Society

Does spilled pipeline bitumen sink or float?

A scientist seeks to answer this pressing environmental question amid a national pipeline debate

Chemical engineer Hena Farooqi, left, and physical scientist Behnam Namsechi the process of the testing in the spill tank at CanmetENERGY in Devon, Alberta on Thursday, December 15, 2016. They are part of a team are studying the complex factors, including temperature, type of petroleum product, salinity, and amount of agitation, that affect outcome after a spill into water. Amber Bracken

Hena Farooqi (left) and Behnam Namsechi at Natural Resources Canada test oil spills under various conditions in a lab in Devon, Alta. (Photograph by Amber Bracken)

Heather Dettman has spent nearly two decades taking her lab coat on and off at a federal research complex located on 1 Oil Patch Dr., a right turn off Derrick Drive in the Alberta town of Devon. For much of her career, the petroleum engineer has been studying efficient ways to clean the oil from the sands, pulling processed bitumen out of the water. “Now we’re throwing that nice clean oil back in and seeing what it does,” she says.

How pipeline bitumen fares on water—does it float or sink?—when it spills is the big, sticky question at the heart of the debate over the environmental dangers of resource development. Dettman’s team with Natural Resources Canada is churning diluted bitumen (known as dilbit) into fresh water and salt water, trying to discern the facts between the proclamations from environmentalists and industry. “Better climate policies won’t make bitumen float,” Vancouver-based Dogwood Initiative says in one release protesting Kinder Morgan’s Trans Mountain pipeline. “If it spills in water, you’re screwed.” The pipeline company’s “myth-busting” page leads off with that same assertion. The roughly 300,000 litres of tar balls and dilbit globs that sank in the Kalamazoo River in Michigan in 2010—they don’t lie. But nor does the nearly 10 times greater amount that was skimmed and recovered from that massive Enbridge pipeline spill. The Harper government’s World Class Tanker Safety initiative and Justin Trudeau’s new Oceans Protection Plan have assigned the Yale-educated Dettman to recreate spill scenarios, to figure out just how spillage of Alberta dilbit differs from conventional crude.

________

**Task list:**
1) Reproduce word for word the part of the bitumen spill article that opens with the words containing "Does spilled pipeline" and closes with "by Amber Bracken)".
2) Resume the bitumen spill article, picking up right after its last sentence.
The material after this point comes from a separate source.

________

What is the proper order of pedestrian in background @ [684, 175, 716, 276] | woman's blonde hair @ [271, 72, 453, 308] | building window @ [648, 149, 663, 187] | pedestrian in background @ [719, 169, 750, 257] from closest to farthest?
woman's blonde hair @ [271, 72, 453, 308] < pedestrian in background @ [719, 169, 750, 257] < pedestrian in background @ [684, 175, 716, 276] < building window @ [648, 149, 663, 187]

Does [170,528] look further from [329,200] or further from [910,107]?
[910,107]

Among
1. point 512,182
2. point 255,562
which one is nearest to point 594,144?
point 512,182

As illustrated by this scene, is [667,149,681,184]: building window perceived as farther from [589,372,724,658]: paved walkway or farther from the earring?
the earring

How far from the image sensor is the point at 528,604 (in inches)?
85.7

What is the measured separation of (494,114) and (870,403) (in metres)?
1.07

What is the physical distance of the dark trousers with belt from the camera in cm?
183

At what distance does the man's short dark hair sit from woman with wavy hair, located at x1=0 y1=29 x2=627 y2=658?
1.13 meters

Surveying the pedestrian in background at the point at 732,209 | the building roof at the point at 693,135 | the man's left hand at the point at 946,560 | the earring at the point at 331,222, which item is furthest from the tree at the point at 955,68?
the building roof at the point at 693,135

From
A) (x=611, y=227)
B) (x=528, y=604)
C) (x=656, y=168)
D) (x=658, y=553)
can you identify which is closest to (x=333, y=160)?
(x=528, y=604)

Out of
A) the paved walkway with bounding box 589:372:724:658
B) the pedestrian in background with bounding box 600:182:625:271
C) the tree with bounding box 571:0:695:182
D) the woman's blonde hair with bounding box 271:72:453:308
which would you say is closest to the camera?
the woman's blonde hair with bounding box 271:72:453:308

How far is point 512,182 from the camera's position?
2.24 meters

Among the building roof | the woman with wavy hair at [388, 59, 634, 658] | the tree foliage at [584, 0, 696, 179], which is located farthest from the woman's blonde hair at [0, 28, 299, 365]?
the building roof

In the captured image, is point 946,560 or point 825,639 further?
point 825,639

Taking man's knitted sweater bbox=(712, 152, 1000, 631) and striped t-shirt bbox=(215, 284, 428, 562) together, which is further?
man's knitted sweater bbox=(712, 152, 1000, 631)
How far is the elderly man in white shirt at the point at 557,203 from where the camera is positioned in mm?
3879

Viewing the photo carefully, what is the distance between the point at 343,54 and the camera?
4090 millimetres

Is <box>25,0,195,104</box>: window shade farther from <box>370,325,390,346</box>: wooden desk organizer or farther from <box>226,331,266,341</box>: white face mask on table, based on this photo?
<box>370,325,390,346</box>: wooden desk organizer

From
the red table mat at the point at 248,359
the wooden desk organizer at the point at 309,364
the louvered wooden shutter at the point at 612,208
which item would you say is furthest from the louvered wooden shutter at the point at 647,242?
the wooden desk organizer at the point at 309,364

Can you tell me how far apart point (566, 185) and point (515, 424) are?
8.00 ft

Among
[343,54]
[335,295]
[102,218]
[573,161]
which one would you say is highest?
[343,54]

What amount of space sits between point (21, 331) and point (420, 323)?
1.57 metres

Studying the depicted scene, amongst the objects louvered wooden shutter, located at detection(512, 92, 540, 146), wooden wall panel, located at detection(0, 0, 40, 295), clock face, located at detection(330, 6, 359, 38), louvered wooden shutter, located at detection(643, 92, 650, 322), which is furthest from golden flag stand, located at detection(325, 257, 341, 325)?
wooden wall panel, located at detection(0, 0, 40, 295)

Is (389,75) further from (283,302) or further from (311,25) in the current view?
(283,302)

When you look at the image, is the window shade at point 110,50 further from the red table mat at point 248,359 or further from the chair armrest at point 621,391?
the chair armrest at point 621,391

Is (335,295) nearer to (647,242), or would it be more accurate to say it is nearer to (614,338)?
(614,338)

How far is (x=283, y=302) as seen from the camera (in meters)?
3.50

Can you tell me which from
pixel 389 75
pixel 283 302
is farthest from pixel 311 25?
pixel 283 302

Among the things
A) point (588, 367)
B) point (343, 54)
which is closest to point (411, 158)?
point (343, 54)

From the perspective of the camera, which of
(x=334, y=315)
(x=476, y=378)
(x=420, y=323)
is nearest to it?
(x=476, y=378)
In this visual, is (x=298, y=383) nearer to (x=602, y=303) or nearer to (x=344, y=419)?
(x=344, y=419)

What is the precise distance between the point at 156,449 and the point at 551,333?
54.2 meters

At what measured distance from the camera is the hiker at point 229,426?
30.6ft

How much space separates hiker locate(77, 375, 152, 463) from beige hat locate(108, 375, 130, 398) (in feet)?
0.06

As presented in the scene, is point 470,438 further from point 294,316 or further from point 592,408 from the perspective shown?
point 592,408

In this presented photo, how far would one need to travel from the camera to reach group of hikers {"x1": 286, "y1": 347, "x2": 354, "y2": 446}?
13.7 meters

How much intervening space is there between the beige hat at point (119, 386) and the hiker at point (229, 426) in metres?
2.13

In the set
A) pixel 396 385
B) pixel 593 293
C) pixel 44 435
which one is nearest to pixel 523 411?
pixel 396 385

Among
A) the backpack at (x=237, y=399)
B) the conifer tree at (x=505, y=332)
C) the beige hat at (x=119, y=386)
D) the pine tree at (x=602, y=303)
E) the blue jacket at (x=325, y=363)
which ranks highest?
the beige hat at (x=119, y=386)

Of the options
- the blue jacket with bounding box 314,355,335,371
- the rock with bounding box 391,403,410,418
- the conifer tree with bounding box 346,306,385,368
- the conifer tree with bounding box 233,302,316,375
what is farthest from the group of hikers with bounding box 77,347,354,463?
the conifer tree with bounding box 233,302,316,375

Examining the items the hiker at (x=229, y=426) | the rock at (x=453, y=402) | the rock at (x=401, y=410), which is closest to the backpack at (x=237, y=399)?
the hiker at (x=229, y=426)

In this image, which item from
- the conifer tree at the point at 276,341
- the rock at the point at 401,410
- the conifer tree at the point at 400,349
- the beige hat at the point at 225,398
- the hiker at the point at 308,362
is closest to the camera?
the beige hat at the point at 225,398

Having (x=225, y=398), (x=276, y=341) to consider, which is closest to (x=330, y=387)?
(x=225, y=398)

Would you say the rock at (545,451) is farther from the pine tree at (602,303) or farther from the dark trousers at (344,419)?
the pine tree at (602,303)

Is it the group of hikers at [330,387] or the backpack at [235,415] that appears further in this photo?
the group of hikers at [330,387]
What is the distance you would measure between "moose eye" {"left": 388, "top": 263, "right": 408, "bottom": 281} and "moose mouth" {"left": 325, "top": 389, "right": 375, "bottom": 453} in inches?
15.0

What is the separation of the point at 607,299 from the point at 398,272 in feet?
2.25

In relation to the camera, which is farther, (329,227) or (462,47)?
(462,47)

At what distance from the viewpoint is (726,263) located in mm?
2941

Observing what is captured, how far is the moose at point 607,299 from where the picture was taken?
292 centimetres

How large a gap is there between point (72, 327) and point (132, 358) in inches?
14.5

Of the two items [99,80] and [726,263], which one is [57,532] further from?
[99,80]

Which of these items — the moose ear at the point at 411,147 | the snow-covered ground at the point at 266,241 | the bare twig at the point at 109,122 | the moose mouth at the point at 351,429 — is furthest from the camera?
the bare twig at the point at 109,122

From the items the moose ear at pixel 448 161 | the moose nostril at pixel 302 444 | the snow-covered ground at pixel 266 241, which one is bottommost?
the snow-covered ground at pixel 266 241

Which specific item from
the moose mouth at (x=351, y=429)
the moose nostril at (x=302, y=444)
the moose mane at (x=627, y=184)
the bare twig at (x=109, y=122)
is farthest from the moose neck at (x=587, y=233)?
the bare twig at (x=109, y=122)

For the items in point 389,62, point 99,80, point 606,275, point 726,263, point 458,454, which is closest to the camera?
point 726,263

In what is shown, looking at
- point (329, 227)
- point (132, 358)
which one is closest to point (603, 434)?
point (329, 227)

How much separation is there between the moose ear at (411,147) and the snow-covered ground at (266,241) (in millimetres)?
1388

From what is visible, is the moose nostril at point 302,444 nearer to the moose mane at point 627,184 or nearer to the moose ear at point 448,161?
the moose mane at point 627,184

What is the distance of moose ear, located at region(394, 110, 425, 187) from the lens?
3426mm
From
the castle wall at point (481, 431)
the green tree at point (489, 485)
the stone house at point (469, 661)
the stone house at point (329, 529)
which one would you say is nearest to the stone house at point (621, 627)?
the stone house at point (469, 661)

________

**Expected outputs:**
1)
Does spilled pipeline bitumen sink or float?

A scientist seeks to answer this pressing environmental question amid a national pipeline debate

Chemical engineer Hena Farooqi, left, and physical scientist Behnam Namsechi the process of the testing in the spill tank at CanmetENERGY in Devon, Alberta on Thursday, December 15, 2016. They are part of a team are studying the complex factors, including temperature, type of petroleum product, salinity, and amount of agitation, that affect outcome after a spill into water. Amber Bracken

Hena Farooqi (left) and Behnam Namsechi at Natural Resources Canada test oil spills under various conditions in a lab in Devon, Alta. (Photograph by Amber Bracken)

2)
“We’re trying to figure out if it’s different worse or different better. And the answer is: it depends.”

Most of her findings thus far side with the pipeline and oil companies. Dettman commissioned a 1,200-litre spill tank at her lab in the small town southwest of Edmonton. It looks like a small, primitive wave pool—a large plate repeatedly shoves water toward a sloped metal “beach” with sand and sediment. Mainly, she tests conventional crude and compares it with dilbit, the pipeline-ready blend of bitumen from northern Alberta and a lighter diluent, normally composed of lighter crudes and gas condensates—the stuff that will course through Trans Mountain, Keystone XL and other big proposed pipelines. After seven to eight days in the spill tank, some days with breaking waves and some with still water, a bitumen blend from Cold Lake, Alta., was mostly floating in a thick, bubbly layer. It stayed buoyant the whole week; when conventional crude hit the spill tank waves, it mixed “so that the water all went black,” she says. It bubbled up around day three, but in a few more days it was at the tank bottom.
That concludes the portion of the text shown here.